(Collected data)
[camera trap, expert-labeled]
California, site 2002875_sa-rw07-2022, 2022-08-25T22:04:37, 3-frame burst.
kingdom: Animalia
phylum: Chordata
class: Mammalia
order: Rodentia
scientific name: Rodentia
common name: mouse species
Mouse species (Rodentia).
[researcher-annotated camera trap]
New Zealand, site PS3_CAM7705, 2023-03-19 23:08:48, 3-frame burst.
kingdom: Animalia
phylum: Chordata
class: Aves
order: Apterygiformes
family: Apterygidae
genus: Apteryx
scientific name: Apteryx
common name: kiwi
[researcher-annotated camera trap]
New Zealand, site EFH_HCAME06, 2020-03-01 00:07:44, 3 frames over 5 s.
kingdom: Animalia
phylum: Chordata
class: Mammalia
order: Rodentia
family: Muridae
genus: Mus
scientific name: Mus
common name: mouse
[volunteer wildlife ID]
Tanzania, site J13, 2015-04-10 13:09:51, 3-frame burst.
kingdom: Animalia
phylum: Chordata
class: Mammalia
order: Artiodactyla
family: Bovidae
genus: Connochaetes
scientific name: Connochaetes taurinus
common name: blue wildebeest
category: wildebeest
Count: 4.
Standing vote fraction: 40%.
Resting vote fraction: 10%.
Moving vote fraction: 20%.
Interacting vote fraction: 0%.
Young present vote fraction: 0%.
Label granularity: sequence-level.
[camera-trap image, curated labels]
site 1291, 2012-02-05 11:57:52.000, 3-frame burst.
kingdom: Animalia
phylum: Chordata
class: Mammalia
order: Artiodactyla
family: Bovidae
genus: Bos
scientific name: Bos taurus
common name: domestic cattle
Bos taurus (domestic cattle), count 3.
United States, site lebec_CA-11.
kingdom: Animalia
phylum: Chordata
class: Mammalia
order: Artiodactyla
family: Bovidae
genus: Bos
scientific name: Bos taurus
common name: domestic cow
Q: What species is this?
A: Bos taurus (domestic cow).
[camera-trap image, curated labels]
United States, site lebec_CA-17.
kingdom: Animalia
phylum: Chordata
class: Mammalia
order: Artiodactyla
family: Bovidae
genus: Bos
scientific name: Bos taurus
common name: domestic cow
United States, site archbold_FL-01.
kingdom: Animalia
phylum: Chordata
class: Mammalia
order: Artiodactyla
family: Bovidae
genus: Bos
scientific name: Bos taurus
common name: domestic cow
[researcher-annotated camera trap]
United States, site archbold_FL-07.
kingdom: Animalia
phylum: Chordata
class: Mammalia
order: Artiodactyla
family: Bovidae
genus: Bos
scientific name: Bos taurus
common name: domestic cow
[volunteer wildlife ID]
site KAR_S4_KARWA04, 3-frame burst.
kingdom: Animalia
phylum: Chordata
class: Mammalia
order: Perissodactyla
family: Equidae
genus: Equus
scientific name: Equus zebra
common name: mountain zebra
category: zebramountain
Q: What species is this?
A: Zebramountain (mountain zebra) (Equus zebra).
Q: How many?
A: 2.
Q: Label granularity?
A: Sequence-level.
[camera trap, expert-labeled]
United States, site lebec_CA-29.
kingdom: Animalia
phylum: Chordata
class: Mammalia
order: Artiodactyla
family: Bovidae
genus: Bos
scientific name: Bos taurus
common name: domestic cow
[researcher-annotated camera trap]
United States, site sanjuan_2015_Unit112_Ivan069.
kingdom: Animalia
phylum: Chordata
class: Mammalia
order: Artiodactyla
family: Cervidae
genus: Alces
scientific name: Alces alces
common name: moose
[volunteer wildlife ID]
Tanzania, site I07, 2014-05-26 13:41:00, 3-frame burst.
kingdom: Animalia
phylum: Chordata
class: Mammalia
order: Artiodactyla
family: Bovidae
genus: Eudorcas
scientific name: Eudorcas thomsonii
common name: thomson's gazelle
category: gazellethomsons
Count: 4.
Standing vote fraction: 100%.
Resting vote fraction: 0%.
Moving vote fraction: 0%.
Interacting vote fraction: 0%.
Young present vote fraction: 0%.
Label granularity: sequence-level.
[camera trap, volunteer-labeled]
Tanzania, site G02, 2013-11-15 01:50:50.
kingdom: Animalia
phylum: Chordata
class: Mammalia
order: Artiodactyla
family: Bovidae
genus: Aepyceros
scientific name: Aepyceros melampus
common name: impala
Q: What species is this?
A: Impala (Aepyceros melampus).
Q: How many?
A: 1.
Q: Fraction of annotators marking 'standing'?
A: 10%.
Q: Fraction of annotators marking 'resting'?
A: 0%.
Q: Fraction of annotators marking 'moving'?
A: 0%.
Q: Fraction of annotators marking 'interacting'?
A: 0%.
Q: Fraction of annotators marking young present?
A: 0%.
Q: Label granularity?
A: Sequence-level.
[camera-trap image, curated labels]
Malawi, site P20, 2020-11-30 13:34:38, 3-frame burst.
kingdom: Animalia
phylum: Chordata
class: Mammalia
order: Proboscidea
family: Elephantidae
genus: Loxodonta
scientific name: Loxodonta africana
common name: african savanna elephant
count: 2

== THE TASK ==
Every entry must appear in the answer exactly as written.

== EXERCISE RESPONSE ==
[camera trap, expert-labeled]
California, site 2002875_sa-rw07-2022, 2022-08-25T22:04:37, 3-frame burst.
kingdom: Animalia
phylum: Chordata
class: Mammalia
order: Rodentia
scientific name: Rodentia
common name: mouse species
Mouse species (Rodentia).
[researcher-annotated camera trap]
New Zealand, site PS3_CAM7705, 2023-03-19 23:08:48, 3-frame burst.
kingdom: Animalia
phylum: Chordata
class: Aves
order: Apterygiformes
family: Apterygidae
genus: Apteryx
scientific name: Apteryx
common name: kiwi
[researcher-annotated camera trap]
New Zealand, site EFH_HCAME06, 2020-03-01 00:07:44, 3 frames over 5 s.
kingdom: Animalia
phylum: Chordata
class: Mammalia
order: Rodentia
family: Muridae
genus: Mus
scientific name: Mus
common name: mouse
[volunteer wildlife ID]
Tanzania, site J13, 2015-04-10 13:09:51, 3-frame burst.
kingdom: Animalia
phylum: Chordata
class: Mammalia
order: Artiodactyla
family: Bovidae
genus: Connochaetes
scientific name: Connochaetes taurinus
common name: blue wildebeest
category: wildebeest
Count: 4.
Standing vote fraction: 40%.
Resting vote fraction: 10%.
Moving vote fraction: 20%.
Interacting vote fraction: 0%.
Young present vote fraction: 0%.
Label granularity: sequence-level.
[camera-trap image, curated labels]
site 1291, 2012-02-05 11:57:52.000, 3-frame burst.
kingdom: Animalia
phylum: Chordata
class: Mammalia
order: Artiodactyla
family: Bovidae
genus: Bos
scientific name: Bos taurus
common name: domestic cattle
Bos taurus (domestic cattle), count 3.
United States, site lebec_CA-11.
kingdom: Animalia
phylum: Chordata
class: Mammalia
order: Artiodactyla
family: Bovidae
genus: Bos
scientific name: Bos taurus
common name: domestic cow
Q: What species is this?
A: Bos taurus (domestic cow).
[camera-trap image, curated labels]
United States, site lebec_CA-17.
kingdom: Animalia
phylum: Chordata
class: Mammalia
order: Artiodactyla
family: Bovidae
genus: Bos
scientific name: Bos taurus
common name: domestic cow
United States, site archbold_FL-01.
kingdom: Animalia
phylum: Chordata
class: Mammalia
order: Artiodactyla
family: Bovidae
genus: Bos
scientific name: Bos taurus
common name: domestic cow
[researcher-annotated camera trap]
United States, site archbold_FL-07.
kingdom: Animalia
phylum: Chordata
class: Mammalia
order: Artiodactyla
family: Bovidae
genus: Bos
scientific name: Bos taurus
common name: domestic cow
[volunteer wildlife ID]
site KAR_S4_KARWA04, 3-frame burst.
kingdom: Animalia
phylum: Chordata
class: Mammalia
order: Perissodactyla
family: Equidae
genus: Equus
scientific name: Equus zebra
common name: mountain zebra
category: zebramountain
Q: What species is this?
A: Zebramountain (mountain zebra) (Equus zebra).
Q: How many?
A: 2.
Q: Label granularity?
A: Sequence-level.
[camera trap, expert-labeled]
United States, site lebec_CA-29.
kingdom: Animalia
phylum: Chordata
class: Mammalia
order: Artiodactyla
family: Bovidae
genus: Bos
scientific name: Bos taurus
common name: domestic cow
[researcher-annotated camera trap]
United States, site sanjuan_2015_Unit112_Ivan069.
kingdom: Animalia
phylum: Chordata
class: Mammalia
order: Artiodactyla
family: Cervidae
genus: Alces
scientific name: Alces alces
common name: moose
[volunteer wildlife ID]
Tanzania, site I07, 2014-05-26 13:41:00, 3-frame burst.
kingdom: Animalia
phylum: Chordata
class: Mammalia
order: Artiodactyla
family: Bovidae
genus: Eudorcas
scientific name: Eudorcas thomsonii
common name: thomson's gazelle
category: gazellethomsons
Count: 4.
Standing vote fraction: 100%.
Resting vote fraction: 0%.
Moving vote fraction: 0%.
Interacting vote fraction: 0%.
Young present vote fraction: 0%.
Label granularity: sequence-level.
[camera trap, volunteer-labeled]
Tanzania, site G02, 2013-11-15 01:50:50.
kingdom: Animalia
phylum: Chordata
class: Mammalia
order: Artiodactyla
family: Bovidae
genus: Aepyceros
scientific name: Aepyceros melampus
common name: impala
Q: What species is this?
A: Impala (Aepyceros melampus).
Q: How many?
A: 1.
Q: Fraction of annotators marking 'standing'?
A: 10%.
Q: Fraction of annotators marking 'resting'?
A: 0%.
Q: Fraction of annotators marking 'moving'?
A: 0%.
Q: Fraction of annotators marking 'interacting'?
A: 0%.
Q: Fraction of annotators marking young present?
A: 0%.
Q: Label granularity?
A: Sequence-level.
[camera-trap image, curated labels]
Malawi, site P20, 2020-11-30 13:34:38, 3-frame burst.
kingdom: Animalia
phylum: Chordata
class: Mammalia
order: Proboscidea
family: Elephantidae
genus: Loxodonta
scientific name: Loxodonta africana
common name: african savanna elephant
count: 2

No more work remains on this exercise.